Set task: Reproduce verbatim the lines of the material below, starting at the line that contains "With the options" and ending at the line that contains "3082 millimetres", with both of those lines included.

※

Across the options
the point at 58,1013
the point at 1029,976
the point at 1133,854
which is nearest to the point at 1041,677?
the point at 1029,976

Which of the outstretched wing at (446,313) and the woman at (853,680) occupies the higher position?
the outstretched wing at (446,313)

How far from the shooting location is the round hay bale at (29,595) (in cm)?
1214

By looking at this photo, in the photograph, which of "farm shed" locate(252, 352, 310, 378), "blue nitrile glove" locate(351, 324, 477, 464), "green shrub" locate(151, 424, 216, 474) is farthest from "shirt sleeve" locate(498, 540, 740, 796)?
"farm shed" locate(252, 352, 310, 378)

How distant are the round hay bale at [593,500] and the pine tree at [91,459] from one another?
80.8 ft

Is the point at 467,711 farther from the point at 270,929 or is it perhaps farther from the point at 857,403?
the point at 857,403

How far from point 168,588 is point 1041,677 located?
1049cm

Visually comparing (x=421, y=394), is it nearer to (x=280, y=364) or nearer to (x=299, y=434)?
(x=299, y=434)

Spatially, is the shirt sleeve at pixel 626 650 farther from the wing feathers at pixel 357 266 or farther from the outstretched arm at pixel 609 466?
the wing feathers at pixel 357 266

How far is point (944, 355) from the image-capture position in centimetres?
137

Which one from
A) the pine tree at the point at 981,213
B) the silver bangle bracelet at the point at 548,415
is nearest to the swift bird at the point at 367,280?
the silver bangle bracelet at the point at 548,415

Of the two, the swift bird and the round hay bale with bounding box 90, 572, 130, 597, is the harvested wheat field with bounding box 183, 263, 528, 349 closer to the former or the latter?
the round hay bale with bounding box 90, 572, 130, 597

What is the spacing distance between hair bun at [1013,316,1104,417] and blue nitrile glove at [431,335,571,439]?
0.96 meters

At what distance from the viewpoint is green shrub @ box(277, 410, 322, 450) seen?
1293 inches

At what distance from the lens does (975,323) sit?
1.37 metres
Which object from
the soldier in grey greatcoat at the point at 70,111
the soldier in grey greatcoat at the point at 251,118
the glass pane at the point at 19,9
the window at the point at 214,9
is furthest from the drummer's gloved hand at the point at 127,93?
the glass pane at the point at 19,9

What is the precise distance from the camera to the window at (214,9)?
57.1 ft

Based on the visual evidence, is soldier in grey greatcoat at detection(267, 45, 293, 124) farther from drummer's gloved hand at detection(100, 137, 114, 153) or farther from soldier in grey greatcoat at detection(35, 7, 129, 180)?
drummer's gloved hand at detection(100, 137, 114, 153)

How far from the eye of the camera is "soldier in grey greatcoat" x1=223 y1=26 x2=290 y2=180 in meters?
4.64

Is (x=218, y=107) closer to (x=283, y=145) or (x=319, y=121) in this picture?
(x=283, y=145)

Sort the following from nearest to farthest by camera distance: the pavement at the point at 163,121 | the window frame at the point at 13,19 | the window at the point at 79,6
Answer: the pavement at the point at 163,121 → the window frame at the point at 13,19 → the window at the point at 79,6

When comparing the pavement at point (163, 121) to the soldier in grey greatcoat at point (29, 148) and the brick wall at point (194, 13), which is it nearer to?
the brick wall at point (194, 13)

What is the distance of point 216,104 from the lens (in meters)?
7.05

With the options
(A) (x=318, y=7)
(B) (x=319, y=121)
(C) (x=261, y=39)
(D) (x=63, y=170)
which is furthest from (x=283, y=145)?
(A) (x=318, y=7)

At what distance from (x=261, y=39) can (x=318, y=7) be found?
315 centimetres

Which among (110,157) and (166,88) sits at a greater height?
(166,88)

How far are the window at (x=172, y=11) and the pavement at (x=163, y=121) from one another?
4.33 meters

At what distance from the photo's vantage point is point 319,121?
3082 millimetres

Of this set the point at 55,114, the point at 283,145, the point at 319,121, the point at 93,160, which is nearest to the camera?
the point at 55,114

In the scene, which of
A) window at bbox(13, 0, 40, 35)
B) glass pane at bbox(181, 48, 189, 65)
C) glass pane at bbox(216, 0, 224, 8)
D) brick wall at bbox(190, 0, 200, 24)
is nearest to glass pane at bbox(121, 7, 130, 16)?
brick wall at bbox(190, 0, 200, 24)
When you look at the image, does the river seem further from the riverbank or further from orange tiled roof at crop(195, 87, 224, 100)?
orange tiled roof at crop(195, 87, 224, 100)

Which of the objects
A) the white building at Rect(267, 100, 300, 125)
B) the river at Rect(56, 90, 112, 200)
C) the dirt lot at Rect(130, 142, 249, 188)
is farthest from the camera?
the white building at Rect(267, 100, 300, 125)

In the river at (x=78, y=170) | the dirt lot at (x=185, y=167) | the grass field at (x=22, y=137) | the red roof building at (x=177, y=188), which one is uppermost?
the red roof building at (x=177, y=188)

※

Solved problem:
With the options
(A) (x=318, y=7)
(B) (x=319, y=121)
(C) (x=261, y=39)
(D) (x=63, y=170)
which is furthest from (x=283, y=145)?
(A) (x=318, y=7)

At what distance from (x=261, y=39) can (x=318, y=7) be found?
315 centimetres

Which among (110,157) and (166,88) sits at a greater height?
(166,88)

How far are the window at (x=172, y=11) and the pavement at (x=163, y=121) from one another?
4.33 meters

At what distance from the photo's vantage point is point 319,121?
3082 millimetres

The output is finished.